La possibile partenza di Manu Koné potrebbe riaprire la porta della Roma a Davide Frattesi. Il direttore sportivo Tony D’Amico starebbe valutando il centrocampista dell’Inter come eventuale rinforzo qualora arrivasse un’offerta irrinunciabile per il francese.
Al momento non risulta una trattativa avviata. Il dossier dipenderebbe interamente dal futuro di Koné, sul quale il Manchester United ha effettuato dei sondaggi senza presentare, finora, una proposta ufficiale accettata dalla Roma. Il club giallorosso partirebbe da una valutazione di almeno 50 milioni di euro.
Frattesi non sarebbe il sostituto naturale
Koné e Frattesi sono centrocampisti profondamente differenti. Il romanista è più efficace nella conduzione, nella protezione del pallone e nei duelli. Nell’ultima stagione ha chiuso con il 90% di precisione nei passaggi, vincendo 84 contrasti e partecipando a 157 duelli.
Frattesi è invece una mezzala offensiva, specializzata negli inserimenti senza palla e nell’attacco dell’area. Con l’Inter ha totalizzato 122 presenze e 15 gol, spesso incidendo anche entrando dalla panchina.
Il suo eventuale arrivo obbligherebbe quindi Gian Piero Gasperini a modificare gli equilibri: meno progressione individuale in mezzo al campo, ma maggiore presenza offensiva e un ulteriore uomo capace di riempire l’area.
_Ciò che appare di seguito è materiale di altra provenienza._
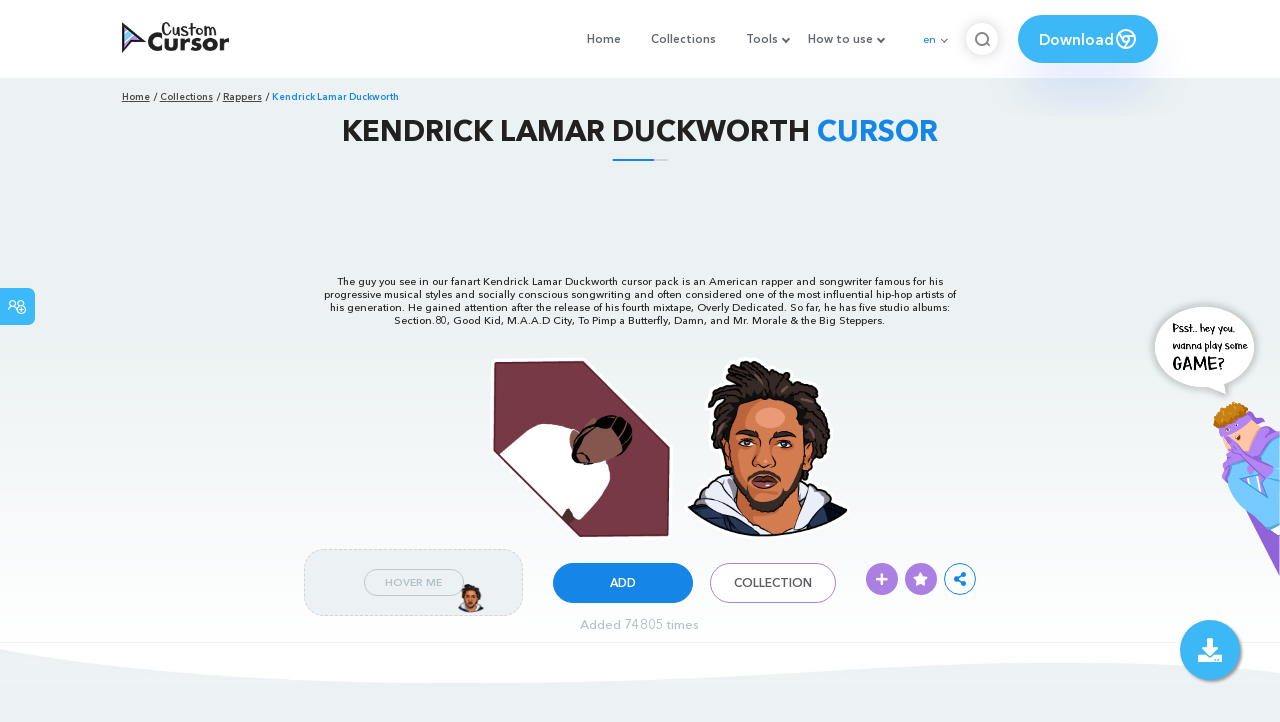

--- FILE ---
content_type: text/html; charset=utf-8
request_url: https://www.google.com/recaptcha/api2/aframe
body_size: 267
content:
<!DOCTYPE HTML><html><head><meta http-equiv="content-type" content="text/html; charset=UTF-8"></head><body><script nonce="OtHpWggTlbnkwv3qi2GD8w">/** Anti-fraud and anti-abuse applications only. See google.com/recaptcha */ try{var clients={'sodar':'https://pagead2.googlesyndication.com/pagead/sodar?'};window.addEventListener("message",function(a){try{if(a.source===window.parent){var b=JSON.parse(a.data);var c=clients[b['id']];if(c){var d=document.createElement('img');d.src=c+b['params']+'&rc='+(localStorage.getItem("rc::a")?sessionStorage.getItem("rc::b"):"");window.document.body.appendChild(d);sessionStorage.setItem("rc::e",parseInt(sessionStorage.getItem("rc::e")||0)+1);localStorage.setItem("rc::h",'1769142687951');}}}catch(b){}});window.parent.postMessage("_grecaptcha_ready", "*");}catch(b){}</script></body></html>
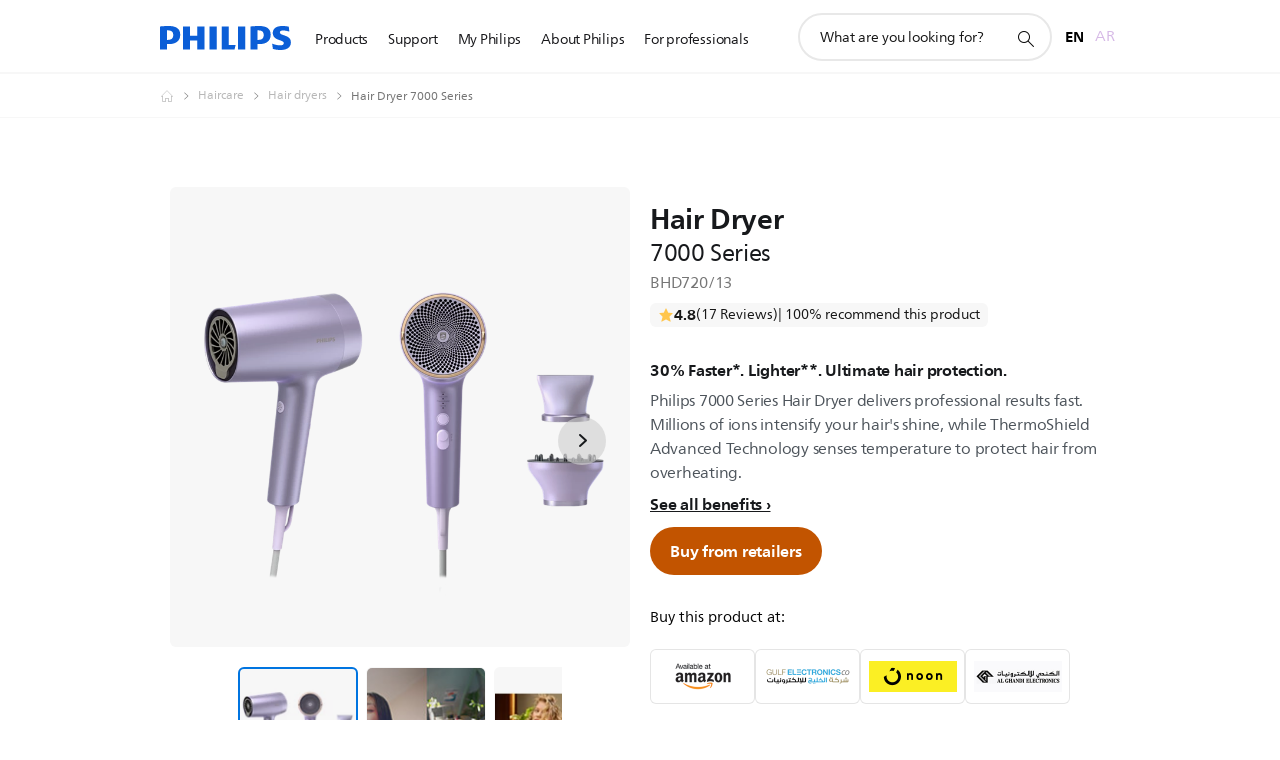

--- FILE ---
content_type: application/javascript
request_url: https://www.philips.ae/etc/philips/bundled/designs/b2c-senseo-brown/st11-blog-posts-4055c548.js
body_size: 1039
content:
System.register(["philips","jquery","./entry-a89bf2cf.js","modernizr","handlebars"],function(B){var w,x,b,f,C;return{setters:[function(o){w=o.default},function(o){x=o.default},function(o){b=o.e,f=o.a,C=o.J},null,null],execute:function(){var o=B("default",function(e){var I=[],k,M=f,_=M.mode,S=C,d="custom-image",l=".p-carousel-indicator",u="data-index";e&&e(function(){k=e(".p-st11-blog-posts-roll-up"),k.each(function(){E(this)})});function E(s){var n=e(s);n.find(".p-grid").data("rssfeed")&&n.find(".p-grid").data("rssfeed").trim()!==""&&b("//www.google.com/jsapi").then(function(){N(function(){D(s)})})}function N(s){window.google&&window.google.load&&google.load("feeds","1",{callback:s})}function D(s){var n=e(s),P=new google.feeds.Feed(n.find(".p-grid").data("rssfeed")),j=n.find(".p-caroussel-wrapper"),p=S.instantiate(j.get(0)),T=n.find(".p-caroussel-view li"),R=n.find(".p-img-wrapper"),g=n.find(l),h=0,c=[];P.setNumEntries(10),P.load(function(i){if(!i.error){n.find(".p-grid").data("rss-feed-title")===""&&n.find(".p-heading-02").html(i.feed.title);for(var t=0;t<i.feed.entries.length;t++)if(t<n.find(".p-grid").data("selected-size")){var a=i.feed.entries[t],r=e(".st11-blog .p-st11-blog-posts-roll-up-template li:first").clone();r.find(".p-sub-title").html(a.title),r.find(".p-post-author").html(a.author),r.find(".p-text").html(a.contentSnippet),r.find(".p-link-more").attr("href",a.link).attr("target",n.find(".p-grid").data("readmore-type")),a.mediaGroups?H(e(this),r,a):n.find(".p-grid").data(d)!==""&&J(e(this),r),r.appendTo(n.find(".p-caroussel-view"))}w.components.init.initialize(n.find(".p-caroussel-view")).then(function(){return!0})}W(),p.on(S.INDEX_CHANGE,q),z()});function q(i,t){h=t,m()}j.find(".p-link-more").on("click",function(){e(this).attr("data-track-navdest",e(this).parent().find(".p-sub-title").text())});function H(i,t,a){t.find("img").attr("src",a.mediaGroups[0].contents[0].url),t.find(".p-picture span").each(function(){e(this).attr("data-src",a.mediaGroups[0].contents[0].url),e(this).find("img").attr("src",a.mediaGroups[0].contents[0].url)})}function J(i,t){t.find("img").attr("src",n.find(".p-grid").data(d)),t.find(".p-picture span").each(function(){e(this).attr("data-src",n.find(".p-grid").data(d)),e(this).find("img").attr("src",n.find(".p-grid").data(d))})}function z(){W(),A()>_.S?F(".p-content",".p-img"):F(".p-img",".p-content"),L()}function F(i,t){T.each(function(){e(this).find(i).after(e(this).find(t))})}function L(){var i=n.find(".p-text");c.length<1&&i.each(function(){c.push(e(this).text())}),i.each(function(t,a){var r=c[t].length;A()<=_.M?G(a,c[t],r,250):G(a,c[t],r,320)})}function G(i,t,a,r){if(a>=r){var V="\xE2\u20AC\u0153"+t.substr(0,r)+"...\xE2\u20AC\uFFFD";e(i).text(V)}}function A(){return f.getMode()}function W(){g.empty();for(var i=T.length,t=0;t<i;t++){var a=document.createElement("li");e(a).attr(u,t),g.append(a)}var r=R.width();g.css("right",r+15),Q(),m()}function Q(){n.find(".p-carousel-indicator li").on("click",function(){var i=parseInt(e(this).attr(u),10);p.setIndex(i),h=i,m();var t="blog_rollup_bullet_"+i;e(l).data("track-description",t)})}function m(){var i=n.find(".p-carousel-indicator li"),t=n.find(l),a=n.find(".p-rb");i.each(function(){var r=parseInt(e(this).attr(u),10);h===r?(e(this).addClass("p-active"),a.length>0?e(this).css("color",t.data("custom-color")):e(this).css("background-color",t.data("custom-color"))):(e(this).removeClass("p-active"),a.length>0?e(this).css("color","#cccccc"):e(this).css("background-color","#cccccc"))})}function U(){z(),p.resize()}var v={toString:function(){return"[object ST_11 Blog posts roll up instance]"},component:n,render:U};return n.data("st11BlogPostsRollUp",v),I.push(v),v}return{toString:function(){return"[object ST_11 blog posts roll up]"},instances:I,create:E}}(x))}}});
Un ritorno possibile, ma condizionato
Frattesi conosce già Trigoria, dove ha completato parte del proprio percorso giovanile prima della cessione al Sassuolo nel 2017. Il legame con Roma e la volontà di trovare maggiore continuità potrebbero favorire l’operazione.
L’Inter sarebbe pronta a valutare una partenza per una cifra compresa tra 20 e 25 milioni, sensibilmente inferiore alla possibile entrata garantita da Koné. La Roma potrebbe quindi finanziare l’acquisto e conservare risorse per gli altri ruoli richiesti da Gasperini.
Lo scenario resta però subordinato a una cessione importante. Senza un’offerta concreta per Koné, il centrocampo non rappresenta una priorità. Frattesi è un’idea possibile, ma soltanto nel caso in cui la Roma decidesse di cambiare caratteristiche al cuore della squadra.